Keynote Speakers
Ronald Hanson
QuTech, NETHERLANDS
About the Speaker
Ronald Hanson (1976) is a Distinguished Professor at Delft University of Technology and a principal investigator at QuTech. He is one of the four founding professors of QuTech (2014), serving as its Scientific Director from 2016 to 2020. Ronald was the main driving force in establishing the 7-year, € 615 million national program Quantum Delta NL, leading the team in the run-up phase and serving as the first chairman of its Executive Board (2021-2023).
Ronald’s research focuses on exploring and controlling quantum-entangled states, with the long-term goal of leveraging these in future quantum technologies, such as quantum computing and the quantum internet. His work combines quantum optics, solid-state physics, nuclear magnetic resonance, quantum information theory and nanofabrication. In 2014, his group made headlines by teleporting quantum data between electrons on distant solid-state chips. In 2015, he ended a decades-long scientific quest by performing the first loophole-free Bell test. In 2018, his group achieved a significant milestone by generating quantum entanglement faster than it would be lost. In 2021, his team realized the world’s first multi-node entanglement-based quantum network in the lab. In the coming years, he aims to build on these results to demonstrate the fundamentals of a future quantum internet on the road towards large-scale deployment.

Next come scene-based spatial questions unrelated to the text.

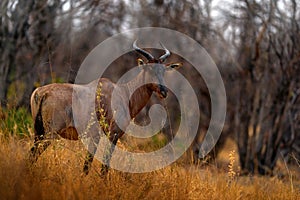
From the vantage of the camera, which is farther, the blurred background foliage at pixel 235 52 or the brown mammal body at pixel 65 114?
the blurred background foliage at pixel 235 52

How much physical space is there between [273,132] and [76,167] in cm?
799

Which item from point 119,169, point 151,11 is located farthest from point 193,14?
point 119,169

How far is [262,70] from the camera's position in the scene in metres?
12.5

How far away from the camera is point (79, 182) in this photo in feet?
15.0

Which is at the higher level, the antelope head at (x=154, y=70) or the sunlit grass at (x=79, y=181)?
the antelope head at (x=154, y=70)

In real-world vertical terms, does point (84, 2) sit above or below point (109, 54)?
above

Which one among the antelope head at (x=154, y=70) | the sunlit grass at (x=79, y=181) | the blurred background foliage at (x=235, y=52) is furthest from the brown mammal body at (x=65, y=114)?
the blurred background foliage at (x=235, y=52)

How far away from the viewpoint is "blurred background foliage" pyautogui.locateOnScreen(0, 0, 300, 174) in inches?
477

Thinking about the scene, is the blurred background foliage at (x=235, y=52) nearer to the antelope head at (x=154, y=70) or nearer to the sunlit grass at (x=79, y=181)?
the antelope head at (x=154, y=70)

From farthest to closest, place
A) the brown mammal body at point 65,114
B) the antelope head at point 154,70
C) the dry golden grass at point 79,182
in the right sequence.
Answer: the antelope head at point 154,70 → the brown mammal body at point 65,114 → the dry golden grass at point 79,182

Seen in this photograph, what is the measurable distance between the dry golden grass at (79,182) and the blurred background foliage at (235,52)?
18.3ft

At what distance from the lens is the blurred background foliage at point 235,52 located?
1211cm

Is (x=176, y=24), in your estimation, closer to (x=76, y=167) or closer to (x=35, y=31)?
(x=35, y=31)

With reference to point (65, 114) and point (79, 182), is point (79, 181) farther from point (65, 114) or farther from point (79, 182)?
point (65, 114)
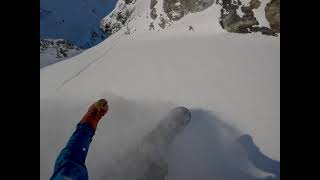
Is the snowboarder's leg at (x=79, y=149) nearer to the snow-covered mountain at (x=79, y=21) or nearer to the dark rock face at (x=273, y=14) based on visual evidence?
the snow-covered mountain at (x=79, y=21)

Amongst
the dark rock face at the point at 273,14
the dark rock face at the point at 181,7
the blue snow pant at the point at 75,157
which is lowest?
the blue snow pant at the point at 75,157

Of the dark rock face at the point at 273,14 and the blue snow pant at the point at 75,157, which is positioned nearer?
the blue snow pant at the point at 75,157

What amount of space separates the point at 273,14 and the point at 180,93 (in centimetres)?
74

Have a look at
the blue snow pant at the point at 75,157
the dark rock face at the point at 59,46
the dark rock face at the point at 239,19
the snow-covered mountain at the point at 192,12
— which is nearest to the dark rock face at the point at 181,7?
the snow-covered mountain at the point at 192,12

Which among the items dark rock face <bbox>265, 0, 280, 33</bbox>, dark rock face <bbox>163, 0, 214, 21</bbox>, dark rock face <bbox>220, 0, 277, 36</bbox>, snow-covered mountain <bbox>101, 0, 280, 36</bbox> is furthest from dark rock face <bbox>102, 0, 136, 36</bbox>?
dark rock face <bbox>265, 0, 280, 33</bbox>

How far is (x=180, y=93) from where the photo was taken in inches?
79.2

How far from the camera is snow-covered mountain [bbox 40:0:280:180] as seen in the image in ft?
6.30

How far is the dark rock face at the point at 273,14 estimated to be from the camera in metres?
2.06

Ronald has received several awards for his work, among which are the Nicholas Kurti European Science Prize (2012), the Huibregtsen Award for Excellence in Science and Society (2016), the John Stewart Bell Prize (2017), and the Physica Prize (2022). In 2019, he received the Spinoza Prize, the highest scientific award in the Netherlands. He was elected as a member of the Royal Holland Society of Sciences and Humanities (KHMW) and of the Dutch Royal Academy of Sciences (KNAW), and as a Fellow of the American Physical Society. In 2020 he was appointed as the university’s 6th Distinguished Professor.
David Lucas
University of Oxford, UNITED KINGDOM
Distributed Quantum Computing Using A Trapped-Ion Quantum Network
About the Speaker
Professor David Lucas is an experimental atomic physicist at Oxford whose research focuses on trapped‐ion quantum computing. He leads a group working on precision control, coherence, and error reduction in ion trap qubits, pushing toward fault-tolerant quantum logic. Recently his team set a new global benchmark for single-qubit gate fidelity—achieving an error rate of just 0.000015% (one in 6.7 million) —and has demonstrated distributed quantum computation by linking remote ion processors via photonic interfaces.
Seigo Tarucha
Riken, JAPAN
About the Speaker
Seigo Tarucha received the B.E. and M.S. degrees in applied physics from the University of Tokyo in 1976 and 1978, respectively. He joined the NTT Basic Research program in applied physics at the University of Tokyo in 1986. In 1998, he moved to the University of Tokyo as a professor in the Department of Physics and then to the Department of Applied Physics in 2005. In March of 2019, he retired from the University of Tokyo, and since then, he has been fully affiliated with the RIKEN Center for Emergent Matter Science (CEMS). He has been running a Quantum Functional System Research Group in CEMS since 2013 and also a Semiconductor Quantum Information Device Research Team in RIKEN Center for Quantum Computing (RQC) since 2019. He was a guest scientist at the Max-Planck-Institute (Stuttgart) in 1986 and 1987 and at TU Delft in 1995. He is currently working on the physics and technology of spin-based quantum computing and topological quantum computing. He received the Japan IBM award in 1998, the Kubo Ryogo award, the Quantum Devices award in 1998, the Nishina award in 2002, the National medal with purple ribbon in 2004, the Leo Esaki Award in 2007, the Achievement award of Japan Applied Physics Society in 2018 and the Fujiwara Award in 2023. He is a fellow of the Japan Applied Physics Society and the IOP.